MacAskill constantly refers to the fact that most other Western jurisdictions do not incorporate the requirement for corroboration. This isolated emphasis ignores the fundamental flaw at the heart of his proposals. These other systems have evolved in their own way, building in the safeguards necessary. By failing to take an overview he is now thrashing around looking for safeguards to tack on to his already decided position. The latest contender for excellence is the Dutch model – not one endorsed by the Celtic supporters recently tried in Amsterdam for being beaten up by the police.
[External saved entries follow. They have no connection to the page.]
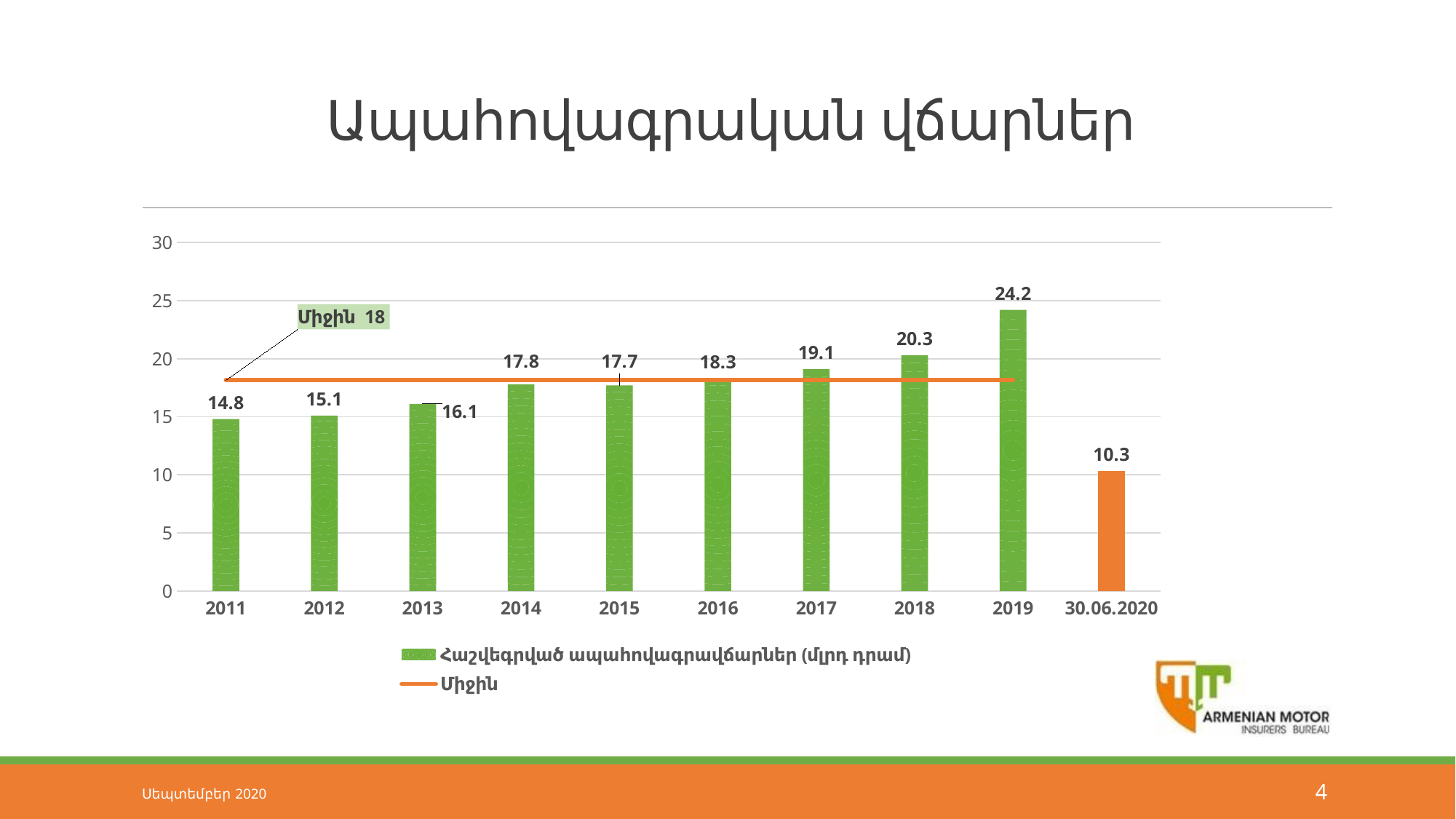
Which category has the lowest value? 30.06.2020 What is the value for 2011? 14.8 How many bars are plotted in the chart? 10 What is the value for 30.06.2020? 10.3 What is the value for 2019? 24.2 What is the difference between the values for 2019 and 2018? 3.9 What kind of chart is shown on the slide? combination bar and line chart What value does the average (Միջին) line represent, as labelled on the chart? 18 How many series does the legend list? 2 Which is larger, the value for 2014 or the value for 2015? 2014 Which category has the highest value? 2019 Is the value for 2017 greater or less than 20? less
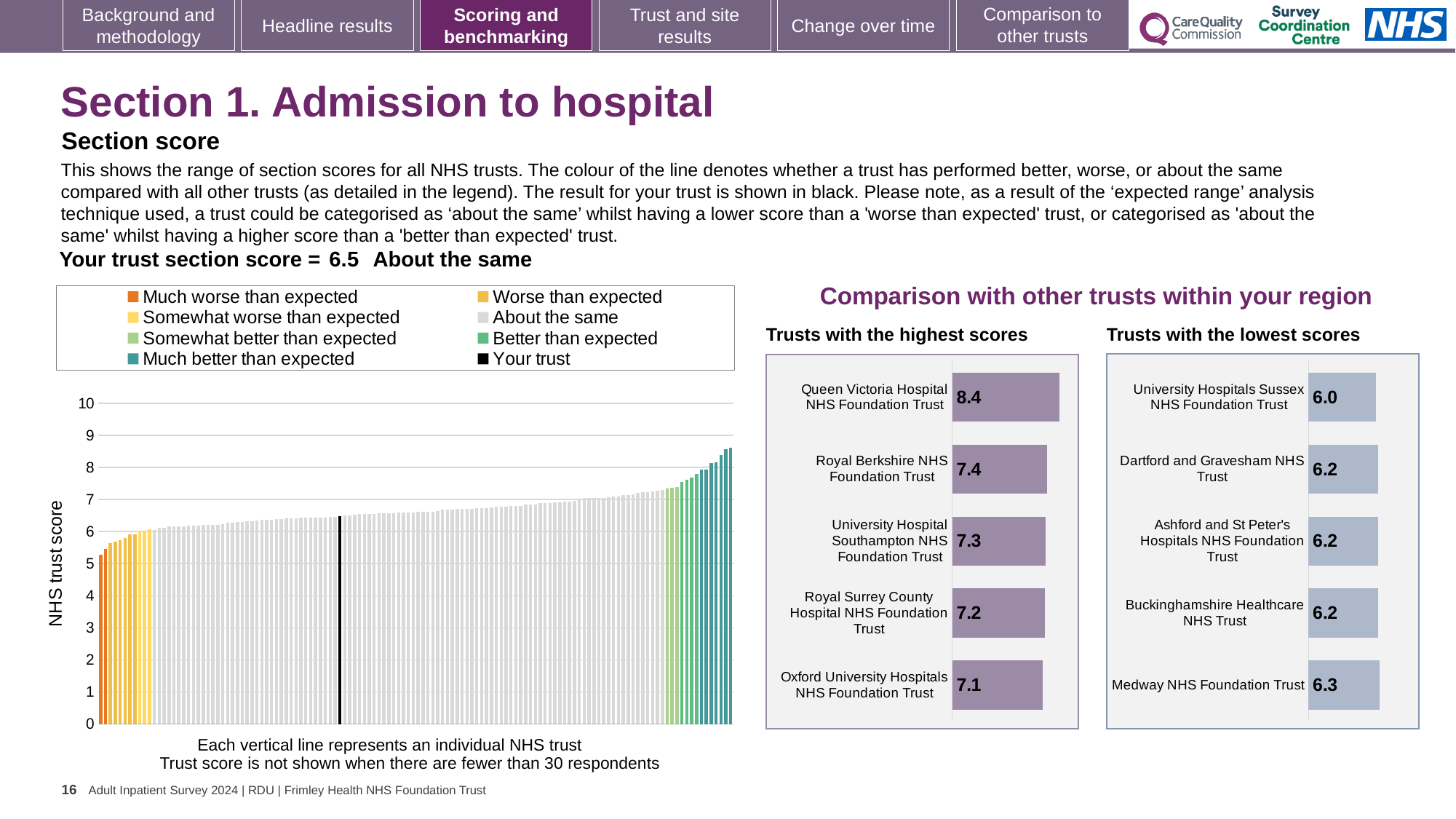
In the 'Trusts with the lowest scores' chart, what is the score for Medway NHS Foundation Trust? 6.3 In the 'Trusts with the lowest scores' chart, how much higher is Medway NHS Foundation Trust's score than University Hospitals Sussex NHS Foundation Trust's score? 0.3 What kind of chart is the 'Trusts with the lowest scores' chart? Bar chart In the main NHS trust score chart on the left, do the trust scores rise or fall from left to right? Rise In the 'Trusts with the highest scores' chart, which has the larger score: Royal Surrey County Hospital NHS Foundation Trust or Oxford University Hospitals NHS Foundation Trust? Royal Surrey County Hospital NHS Foundation Trust How many trusts are shown in the 'Trusts with the highest scores' chart? 5 In the 'Trusts with the highest scores' chart, what is the score for Queen Victoria Hospital NHS Foundation Trust? 8.4 In the 'Trusts with the highest scores' chart, which trust has the highest score? Queen Victoria Hospital NHS Foundation Trust In the 'Trusts with the highest scores' chart, what is the difference between the scores of Queen Victoria Hospital NHS Foundation Trust and Royal Berkshire NHS Foundation Trust? 1.0 In the main NHS trust score chart on the left, what is the section score for your trust (the black line)? 6.5 In the 'Trusts with the lowest scores' chart, which trust has the lowest score? University Hospitals Sussex NHS Foundation Trust In the main NHS trust score chart on the left, is the value of the tallest bar greater or less than 8? greater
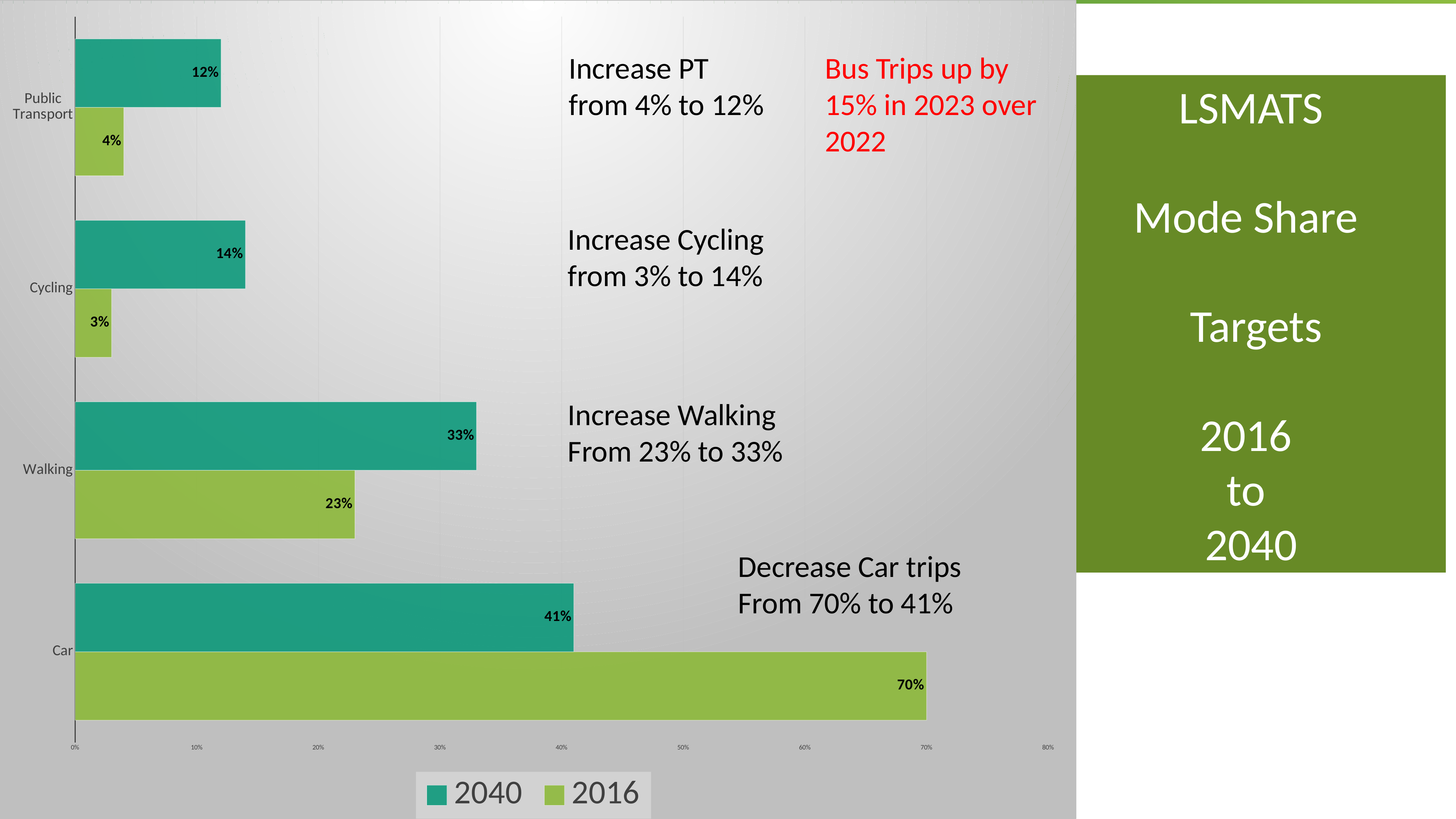
Which is larger for Walking, the 2016 value or the 2040 value? 2040 Which category has the lowest 2016 value? Cycling What is the difference between the 2016 and 2040 values for Car? 29% What kind of chart is shown on the slide? Bar chart How many categories are shown on the chart? 4 How many series does the legend list? 2 What is the 2040 value for Public Transport? 12% What is the 2016 value for Car? 70% What is the 2016 value for Cycling? 3% What is the 2040 value for Walking? 33% Which series is shown in the darker teal colour? 2040 Which category has the highest 2016 value? Car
There is a case for examining the role of corroboration in a limited number of crimes such as rape and domestic violence. But no informed person can be happy with the proposals as they stand. If the government wants to bring Scotland in line with other jurisdictions then instead of the current tinkering, it should simply import as a whole any of the systems that it so admires – from The Netherlands, say. Or better still, the system that we all fully understand from so many TV crime series – that of England and Wales.